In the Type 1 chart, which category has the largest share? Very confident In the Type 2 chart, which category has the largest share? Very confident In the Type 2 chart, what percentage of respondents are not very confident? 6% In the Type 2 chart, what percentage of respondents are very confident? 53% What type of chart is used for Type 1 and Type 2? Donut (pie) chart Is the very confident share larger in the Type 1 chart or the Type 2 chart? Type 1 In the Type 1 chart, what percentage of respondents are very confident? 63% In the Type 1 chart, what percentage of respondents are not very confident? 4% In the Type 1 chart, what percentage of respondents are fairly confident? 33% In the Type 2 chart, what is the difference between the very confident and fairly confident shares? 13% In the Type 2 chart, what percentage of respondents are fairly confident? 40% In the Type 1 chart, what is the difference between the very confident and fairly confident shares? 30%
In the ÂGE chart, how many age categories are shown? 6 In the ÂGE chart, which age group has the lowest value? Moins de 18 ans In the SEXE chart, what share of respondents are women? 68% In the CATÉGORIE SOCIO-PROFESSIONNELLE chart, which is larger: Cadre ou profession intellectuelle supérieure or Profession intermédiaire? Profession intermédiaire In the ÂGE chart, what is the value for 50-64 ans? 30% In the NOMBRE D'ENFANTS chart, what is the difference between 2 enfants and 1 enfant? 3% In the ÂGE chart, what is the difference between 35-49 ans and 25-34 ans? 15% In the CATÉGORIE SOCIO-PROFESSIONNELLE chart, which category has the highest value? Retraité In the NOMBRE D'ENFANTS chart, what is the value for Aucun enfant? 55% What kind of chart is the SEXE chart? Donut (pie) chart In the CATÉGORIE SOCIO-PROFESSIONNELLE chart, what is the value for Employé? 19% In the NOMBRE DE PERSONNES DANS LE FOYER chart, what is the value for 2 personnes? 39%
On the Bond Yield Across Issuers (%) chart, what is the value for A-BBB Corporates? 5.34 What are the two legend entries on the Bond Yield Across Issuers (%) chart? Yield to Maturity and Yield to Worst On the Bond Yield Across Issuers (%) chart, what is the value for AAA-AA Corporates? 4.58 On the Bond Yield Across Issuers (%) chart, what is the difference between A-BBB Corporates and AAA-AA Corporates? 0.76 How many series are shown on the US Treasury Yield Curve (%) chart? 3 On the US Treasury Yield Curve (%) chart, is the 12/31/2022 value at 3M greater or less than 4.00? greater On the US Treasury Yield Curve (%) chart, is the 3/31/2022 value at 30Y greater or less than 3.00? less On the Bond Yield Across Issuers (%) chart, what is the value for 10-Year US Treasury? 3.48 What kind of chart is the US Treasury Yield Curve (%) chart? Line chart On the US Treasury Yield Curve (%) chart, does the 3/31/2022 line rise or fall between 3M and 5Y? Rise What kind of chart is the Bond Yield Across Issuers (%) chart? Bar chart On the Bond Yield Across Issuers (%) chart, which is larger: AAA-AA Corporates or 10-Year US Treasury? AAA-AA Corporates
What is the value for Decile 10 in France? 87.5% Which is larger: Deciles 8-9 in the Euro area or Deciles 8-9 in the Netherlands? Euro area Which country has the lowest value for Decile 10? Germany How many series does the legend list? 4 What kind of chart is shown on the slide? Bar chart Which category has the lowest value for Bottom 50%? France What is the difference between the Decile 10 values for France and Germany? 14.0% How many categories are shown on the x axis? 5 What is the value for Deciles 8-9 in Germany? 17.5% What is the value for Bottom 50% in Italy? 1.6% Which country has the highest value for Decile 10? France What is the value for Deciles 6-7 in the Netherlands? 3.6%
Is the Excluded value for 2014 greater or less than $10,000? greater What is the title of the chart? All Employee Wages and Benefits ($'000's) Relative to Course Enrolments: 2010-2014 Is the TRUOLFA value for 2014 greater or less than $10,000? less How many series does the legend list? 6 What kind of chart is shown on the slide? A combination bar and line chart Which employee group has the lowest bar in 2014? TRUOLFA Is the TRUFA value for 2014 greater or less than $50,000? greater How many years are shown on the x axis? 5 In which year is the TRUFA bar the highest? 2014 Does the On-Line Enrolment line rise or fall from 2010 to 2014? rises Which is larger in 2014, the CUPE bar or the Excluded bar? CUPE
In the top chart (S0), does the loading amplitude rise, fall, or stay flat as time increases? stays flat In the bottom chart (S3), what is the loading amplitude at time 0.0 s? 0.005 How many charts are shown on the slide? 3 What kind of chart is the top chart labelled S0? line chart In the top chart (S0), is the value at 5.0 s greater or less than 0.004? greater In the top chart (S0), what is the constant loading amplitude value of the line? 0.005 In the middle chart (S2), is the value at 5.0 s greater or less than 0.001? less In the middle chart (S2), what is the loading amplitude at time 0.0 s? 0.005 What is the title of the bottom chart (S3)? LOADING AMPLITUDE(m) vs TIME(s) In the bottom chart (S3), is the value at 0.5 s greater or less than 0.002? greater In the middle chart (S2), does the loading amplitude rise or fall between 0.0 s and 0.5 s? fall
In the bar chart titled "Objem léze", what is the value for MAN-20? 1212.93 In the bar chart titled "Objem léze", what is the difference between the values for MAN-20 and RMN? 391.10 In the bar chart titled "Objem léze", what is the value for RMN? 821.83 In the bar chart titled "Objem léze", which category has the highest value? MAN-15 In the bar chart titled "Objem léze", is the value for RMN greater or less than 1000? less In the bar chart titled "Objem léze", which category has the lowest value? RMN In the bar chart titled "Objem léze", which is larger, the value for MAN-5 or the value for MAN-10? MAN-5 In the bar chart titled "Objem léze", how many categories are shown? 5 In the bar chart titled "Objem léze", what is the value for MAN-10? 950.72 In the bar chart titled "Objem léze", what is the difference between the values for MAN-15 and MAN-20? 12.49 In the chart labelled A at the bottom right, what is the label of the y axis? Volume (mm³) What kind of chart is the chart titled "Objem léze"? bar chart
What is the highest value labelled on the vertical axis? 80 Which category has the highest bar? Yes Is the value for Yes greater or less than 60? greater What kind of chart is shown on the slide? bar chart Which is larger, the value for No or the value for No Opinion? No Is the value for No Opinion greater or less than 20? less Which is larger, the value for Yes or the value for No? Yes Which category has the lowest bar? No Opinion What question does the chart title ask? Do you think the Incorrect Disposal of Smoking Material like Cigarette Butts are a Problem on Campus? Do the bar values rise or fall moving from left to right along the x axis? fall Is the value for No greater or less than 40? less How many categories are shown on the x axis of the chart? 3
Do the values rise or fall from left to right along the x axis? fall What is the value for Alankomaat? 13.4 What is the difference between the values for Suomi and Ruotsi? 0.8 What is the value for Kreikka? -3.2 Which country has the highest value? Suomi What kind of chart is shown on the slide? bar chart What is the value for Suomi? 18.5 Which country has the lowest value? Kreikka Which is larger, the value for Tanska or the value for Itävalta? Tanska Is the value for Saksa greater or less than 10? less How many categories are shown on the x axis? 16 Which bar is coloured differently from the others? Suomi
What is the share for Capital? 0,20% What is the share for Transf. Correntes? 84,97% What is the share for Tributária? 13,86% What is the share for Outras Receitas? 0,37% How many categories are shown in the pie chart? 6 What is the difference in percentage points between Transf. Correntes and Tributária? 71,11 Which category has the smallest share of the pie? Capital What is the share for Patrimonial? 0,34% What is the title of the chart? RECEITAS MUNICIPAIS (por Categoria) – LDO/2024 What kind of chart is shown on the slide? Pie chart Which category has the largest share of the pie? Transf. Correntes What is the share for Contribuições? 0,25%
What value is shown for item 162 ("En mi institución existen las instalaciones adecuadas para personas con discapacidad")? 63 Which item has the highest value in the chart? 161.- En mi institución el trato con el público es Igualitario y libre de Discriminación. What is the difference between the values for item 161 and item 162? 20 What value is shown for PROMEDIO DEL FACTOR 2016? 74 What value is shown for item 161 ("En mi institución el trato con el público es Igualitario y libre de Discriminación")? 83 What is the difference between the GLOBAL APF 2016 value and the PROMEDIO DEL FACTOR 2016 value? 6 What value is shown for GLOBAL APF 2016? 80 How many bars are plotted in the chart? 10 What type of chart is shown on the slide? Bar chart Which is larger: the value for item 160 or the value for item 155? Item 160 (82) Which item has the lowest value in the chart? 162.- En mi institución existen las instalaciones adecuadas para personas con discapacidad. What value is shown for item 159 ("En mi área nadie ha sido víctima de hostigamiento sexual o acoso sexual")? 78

_Problem description_.
Rewrite the rows from the first line through the line containing "In the ÂGE chart, how", both included, as a Markdown table with the columns Number and Line, numbering each line and omitting blank lines.

_The completed task_.
| Number | Line |
|---|---|
| 1 | In the Type 1 chart, which category has the largest share? Very confident In the Type 2 chart, which category has the largest share? Very confident In the Type 2 chart, what percentage of respondents are not very confident? 6% In the Type 2 chart, what percentage of respondents are very confident? 53% What type of chart is used for Type 1 and Type 2? Donut (pie) chart Is the very confident share larger in the Type 1 chart or the Type 2 chart? Type 1 In the Type 1 chart, what percentage of respondents are very confident? 63% In the Type 1 chart, what percentage of respondents are not very confident? 4% In the Type 1 chart, what percentage of respondents are fairly confident? 33% In the Type 2 chart, what is the difference between the very confident and fairly confident shares? 13% In the Type 2 chart, what percentage of respondents are fairly confident? 40% In the Type 1 chart, what is the difference between the very confident and fairly confident shares? 30% |
| 2 | In the ÂGE chart, how many age categories are shown? 6 In the ÂGE chart, which age group has the lowest value? Moins de 18 ans In the SEXE chart, what share of respondents are women? 68% In the CATÉGORIE SOCIO-PROFESSIONNELLE chart, which is larger: Cadre ou profession intellectuelle supérieure or Profession intermédiaire? Profession intermédiaire In the ÂGE chart, what is the value for 50-64 ans? 30% In the NOMBRE D'ENFANTS chart, what is the difference between 2 enfants and 1 enfant? 3% In the ÂGE chart, what is the difference between 35-49 ans and 25-34 ans? 15% In the CATÉGORIE SOCIO-PROFESSIONNELLE chart, which category has the highest value? Retraité In the NOMBRE D'ENFANTS chart, what is the value for Aucun enfant? 55% What kind of chart is the SEXE chart? Donut (pie) chart In the CATÉGORIE SOCIO-PROFESSIONNELLE chart, what is the value for Employé? 19% In the NOMBRE DE PERSONNES DANS LE FOYER chart, what is the value for 2 personnes? 39% |